Indonesia masih berlajar dan berproses. Perlahan, masyarakat mulai melek politik. Mulai lahir pemimpin yang mumpuni dari hasil pilihan rakyat. Misalnya saja Wali Kota Bandung Ridwan Kamil, Wali Kota Surabaya Risma, Wali Kota Bogor Bima Arya, Gubernur Jateng Ganjar Pranowo, Bupati Banyuwangi Abdullah Azwar Anas, hingga Bupati Bantaeng Nurdin Abdullah.
Tahun-tahun yang akan datang, akan lahir lagi pemimpin yang benar-benar dipilih langsung dari nurani rakyat. Mereka memilih karena seseorang memang layak. Tapi kini, UU Pilkada sudah diketok DPR. Suara rakyat kini diwakilkan lewat DPRD, mirip zaman orde baru.
“Kita lihat dalam satu tahun kedepan, apa yang akan terjadi,” terang Bambang mengutarakan kekecewaannya pada pengesahan UU Pilkada.
Dengan pengesahan UU Pilkada dan sistem politik yang berubah, Bambang menyimpang harapan. Semoga saja, KPK bisa tegar menghadapi tantangan yang mungkin muncul. Demikian juga rakyat Indonesia.

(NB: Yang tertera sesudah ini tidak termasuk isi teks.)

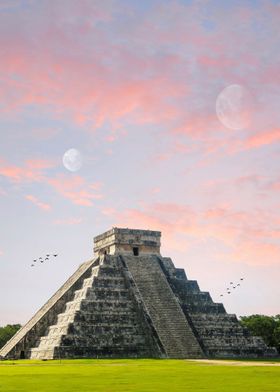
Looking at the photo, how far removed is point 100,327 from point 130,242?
33.8 feet

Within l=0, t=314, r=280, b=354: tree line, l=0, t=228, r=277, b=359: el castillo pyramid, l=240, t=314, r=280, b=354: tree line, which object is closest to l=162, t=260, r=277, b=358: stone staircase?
l=0, t=228, r=277, b=359: el castillo pyramid

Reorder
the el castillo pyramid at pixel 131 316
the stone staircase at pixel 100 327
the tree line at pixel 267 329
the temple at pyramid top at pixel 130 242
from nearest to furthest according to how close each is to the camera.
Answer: the stone staircase at pixel 100 327 < the el castillo pyramid at pixel 131 316 < the temple at pyramid top at pixel 130 242 < the tree line at pixel 267 329

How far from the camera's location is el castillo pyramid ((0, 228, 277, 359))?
4025 centimetres

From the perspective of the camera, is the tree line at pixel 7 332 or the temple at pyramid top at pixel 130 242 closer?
the temple at pyramid top at pixel 130 242

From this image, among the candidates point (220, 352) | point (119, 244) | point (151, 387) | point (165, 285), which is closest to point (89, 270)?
point (119, 244)

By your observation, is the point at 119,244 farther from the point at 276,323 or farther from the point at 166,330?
the point at 276,323

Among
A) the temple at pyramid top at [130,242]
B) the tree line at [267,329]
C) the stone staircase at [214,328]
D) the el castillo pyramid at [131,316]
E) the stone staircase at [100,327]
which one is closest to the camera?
the stone staircase at [100,327]

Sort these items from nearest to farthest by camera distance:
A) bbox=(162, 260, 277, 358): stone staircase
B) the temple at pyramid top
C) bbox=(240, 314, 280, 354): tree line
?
bbox=(162, 260, 277, 358): stone staircase, the temple at pyramid top, bbox=(240, 314, 280, 354): tree line

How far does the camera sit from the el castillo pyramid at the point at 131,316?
4025 centimetres

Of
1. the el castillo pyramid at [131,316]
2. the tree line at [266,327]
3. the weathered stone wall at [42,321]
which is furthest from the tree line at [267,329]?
the weathered stone wall at [42,321]

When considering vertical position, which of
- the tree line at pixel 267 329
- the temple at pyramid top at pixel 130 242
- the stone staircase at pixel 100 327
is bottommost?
the stone staircase at pixel 100 327

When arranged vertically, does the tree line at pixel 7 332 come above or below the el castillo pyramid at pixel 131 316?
above

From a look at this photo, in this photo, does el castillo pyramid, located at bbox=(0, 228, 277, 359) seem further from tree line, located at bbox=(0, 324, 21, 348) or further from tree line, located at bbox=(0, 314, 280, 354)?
tree line, located at bbox=(0, 324, 21, 348)

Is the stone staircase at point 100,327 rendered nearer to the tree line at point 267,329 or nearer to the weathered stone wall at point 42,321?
the weathered stone wall at point 42,321
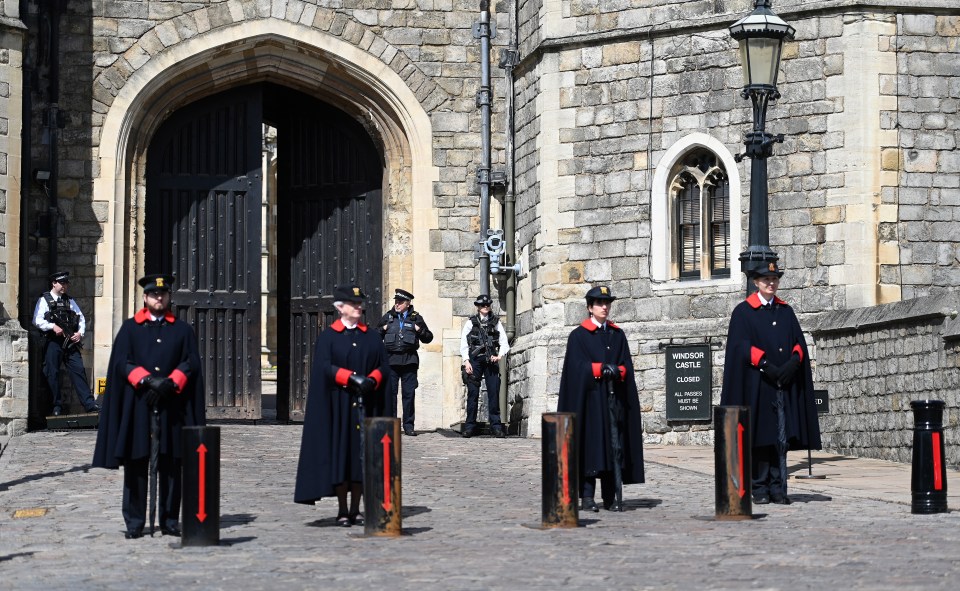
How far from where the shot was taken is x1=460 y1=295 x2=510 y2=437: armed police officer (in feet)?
61.6

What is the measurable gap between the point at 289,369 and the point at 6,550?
11998 mm

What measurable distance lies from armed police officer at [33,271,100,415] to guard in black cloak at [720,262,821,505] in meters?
7.95

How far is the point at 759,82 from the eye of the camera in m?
14.1

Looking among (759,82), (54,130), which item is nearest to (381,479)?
(759,82)

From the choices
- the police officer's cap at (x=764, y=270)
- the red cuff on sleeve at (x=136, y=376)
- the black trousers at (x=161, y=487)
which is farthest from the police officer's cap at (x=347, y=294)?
the police officer's cap at (x=764, y=270)

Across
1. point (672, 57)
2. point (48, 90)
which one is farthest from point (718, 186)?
point (48, 90)

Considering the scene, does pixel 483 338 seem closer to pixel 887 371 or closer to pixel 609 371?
pixel 887 371

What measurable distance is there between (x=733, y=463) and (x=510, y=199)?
9584mm

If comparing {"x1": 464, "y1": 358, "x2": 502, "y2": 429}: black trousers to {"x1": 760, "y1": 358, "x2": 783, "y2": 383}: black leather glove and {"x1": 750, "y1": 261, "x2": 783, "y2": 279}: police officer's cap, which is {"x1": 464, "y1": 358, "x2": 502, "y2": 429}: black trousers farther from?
{"x1": 760, "y1": 358, "x2": 783, "y2": 383}: black leather glove

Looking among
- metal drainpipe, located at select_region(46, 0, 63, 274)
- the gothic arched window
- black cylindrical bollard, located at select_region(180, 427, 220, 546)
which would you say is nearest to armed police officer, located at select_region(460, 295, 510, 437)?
the gothic arched window

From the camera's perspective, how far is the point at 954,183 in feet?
58.2

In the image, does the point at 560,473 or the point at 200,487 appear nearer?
the point at 200,487

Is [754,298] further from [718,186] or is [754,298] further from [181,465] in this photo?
[718,186]

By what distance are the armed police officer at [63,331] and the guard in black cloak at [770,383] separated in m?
7.95
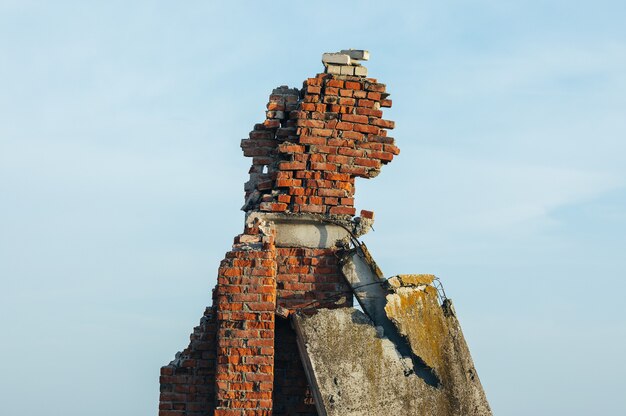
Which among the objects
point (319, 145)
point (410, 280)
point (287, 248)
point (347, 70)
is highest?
point (347, 70)

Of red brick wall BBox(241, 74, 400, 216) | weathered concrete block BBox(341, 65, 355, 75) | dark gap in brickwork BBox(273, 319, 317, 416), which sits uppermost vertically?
weathered concrete block BBox(341, 65, 355, 75)

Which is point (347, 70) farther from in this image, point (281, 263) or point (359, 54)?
point (281, 263)

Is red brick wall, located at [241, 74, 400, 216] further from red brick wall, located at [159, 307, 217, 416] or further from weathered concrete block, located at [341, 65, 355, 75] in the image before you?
red brick wall, located at [159, 307, 217, 416]

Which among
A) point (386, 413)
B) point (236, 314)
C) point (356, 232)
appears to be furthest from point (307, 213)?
point (386, 413)

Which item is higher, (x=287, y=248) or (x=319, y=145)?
(x=319, y=145)

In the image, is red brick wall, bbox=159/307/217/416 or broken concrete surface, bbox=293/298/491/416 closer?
broken concrete surface, bbox=293/298/491/416

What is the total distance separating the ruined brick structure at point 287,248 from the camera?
812 cm

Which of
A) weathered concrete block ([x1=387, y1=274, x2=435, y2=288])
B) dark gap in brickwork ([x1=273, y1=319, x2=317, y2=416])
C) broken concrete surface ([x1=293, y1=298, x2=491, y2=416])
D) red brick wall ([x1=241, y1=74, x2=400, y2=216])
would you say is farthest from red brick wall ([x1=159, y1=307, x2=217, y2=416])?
weathered concrete block ([x1=387, y1=274, x2=435, y2=288])

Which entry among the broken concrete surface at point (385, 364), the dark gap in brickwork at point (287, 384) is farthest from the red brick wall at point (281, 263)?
the broken concrete surface at point (385, 364)

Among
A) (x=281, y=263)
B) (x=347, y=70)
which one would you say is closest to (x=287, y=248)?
(x=281, y=263)

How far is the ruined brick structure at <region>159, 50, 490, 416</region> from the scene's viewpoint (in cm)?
812

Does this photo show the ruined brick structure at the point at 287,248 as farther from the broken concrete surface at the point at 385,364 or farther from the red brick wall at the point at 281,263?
the broken concrete surface at the point at 385,364

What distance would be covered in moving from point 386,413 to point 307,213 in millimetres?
1710

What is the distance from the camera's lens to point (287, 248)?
339 inches
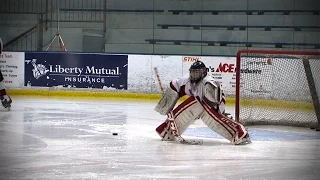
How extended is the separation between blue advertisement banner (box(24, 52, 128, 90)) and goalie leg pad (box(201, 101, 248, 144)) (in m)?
5.69

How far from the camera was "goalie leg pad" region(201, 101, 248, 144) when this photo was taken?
6633mm

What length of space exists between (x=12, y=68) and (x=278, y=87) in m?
5.48

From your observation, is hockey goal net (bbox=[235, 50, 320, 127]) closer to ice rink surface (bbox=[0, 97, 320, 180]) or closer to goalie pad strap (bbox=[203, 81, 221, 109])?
ice rink surface (bbox=[0, 97, 320, 180])

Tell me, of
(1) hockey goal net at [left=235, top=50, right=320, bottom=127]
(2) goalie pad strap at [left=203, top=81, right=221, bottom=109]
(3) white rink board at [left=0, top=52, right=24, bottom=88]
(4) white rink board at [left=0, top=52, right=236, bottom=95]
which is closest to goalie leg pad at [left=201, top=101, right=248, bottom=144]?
(2) goalie pad strap at [left=203, top=81, right=221, bottom=109]

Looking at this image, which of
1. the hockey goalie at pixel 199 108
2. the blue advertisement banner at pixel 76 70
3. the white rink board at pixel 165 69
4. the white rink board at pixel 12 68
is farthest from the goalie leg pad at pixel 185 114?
the white rink board at pixel 12 68

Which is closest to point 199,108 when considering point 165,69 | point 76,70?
point 165,69

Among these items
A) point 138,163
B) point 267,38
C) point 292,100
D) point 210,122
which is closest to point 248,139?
point 210,122

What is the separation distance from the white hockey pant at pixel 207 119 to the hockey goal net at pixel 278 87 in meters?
1.74

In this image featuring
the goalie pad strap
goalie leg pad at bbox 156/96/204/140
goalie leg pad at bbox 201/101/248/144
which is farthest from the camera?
goalie leg pad at bbox 156/96/204/140

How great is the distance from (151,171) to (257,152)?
4.77 feet

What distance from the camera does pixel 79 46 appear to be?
13.4m

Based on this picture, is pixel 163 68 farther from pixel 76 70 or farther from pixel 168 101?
pixel 168 101

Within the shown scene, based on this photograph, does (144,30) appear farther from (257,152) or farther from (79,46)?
(257,152)

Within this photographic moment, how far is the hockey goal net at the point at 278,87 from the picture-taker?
850 cm
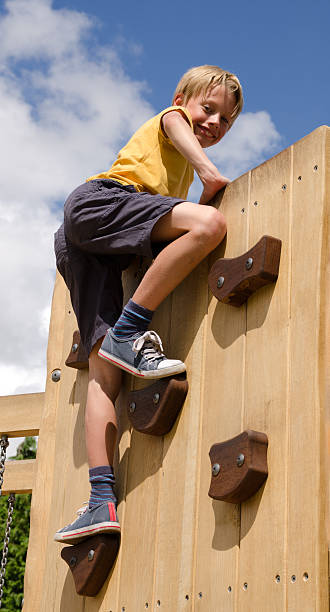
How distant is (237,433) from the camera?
75.9 inches

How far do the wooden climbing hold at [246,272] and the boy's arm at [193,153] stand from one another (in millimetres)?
258

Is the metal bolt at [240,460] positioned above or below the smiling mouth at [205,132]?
below

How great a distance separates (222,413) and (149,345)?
31 cm

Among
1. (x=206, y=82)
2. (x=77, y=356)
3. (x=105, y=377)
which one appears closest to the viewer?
(x=105, y=377)

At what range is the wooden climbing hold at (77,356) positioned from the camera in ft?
8.61

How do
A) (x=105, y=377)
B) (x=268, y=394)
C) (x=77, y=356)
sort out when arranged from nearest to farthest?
(x=268, y=394) → (x=105, y=377) → (x=77, y=356)

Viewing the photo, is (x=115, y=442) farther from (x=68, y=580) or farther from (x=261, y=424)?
(x=261, y=424)

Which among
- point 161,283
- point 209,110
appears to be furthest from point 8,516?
point 209,110

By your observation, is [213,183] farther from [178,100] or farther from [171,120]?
[178,100]

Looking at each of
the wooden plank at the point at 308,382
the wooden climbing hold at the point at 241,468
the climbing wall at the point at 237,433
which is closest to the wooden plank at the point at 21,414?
the climbing wall at the point at 237,433

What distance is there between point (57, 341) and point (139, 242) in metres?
0.86

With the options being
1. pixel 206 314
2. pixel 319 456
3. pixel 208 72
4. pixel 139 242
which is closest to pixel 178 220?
pixel 139 242

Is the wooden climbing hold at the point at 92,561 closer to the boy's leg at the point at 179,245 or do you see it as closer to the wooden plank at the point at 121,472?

“Semoga, KPK beserta seluruh jajarannya terus menerus dikuatkan hatinya, dikokohkan keyakinannya, dijaga integritasnya, ditingkatkan kompetensinya dan dimampukan untuk menghindar dari segala jebakan dan godaan dari kekuasaan yang tidak berpihak pada kepentingan kemaslahatan,” tutupnya.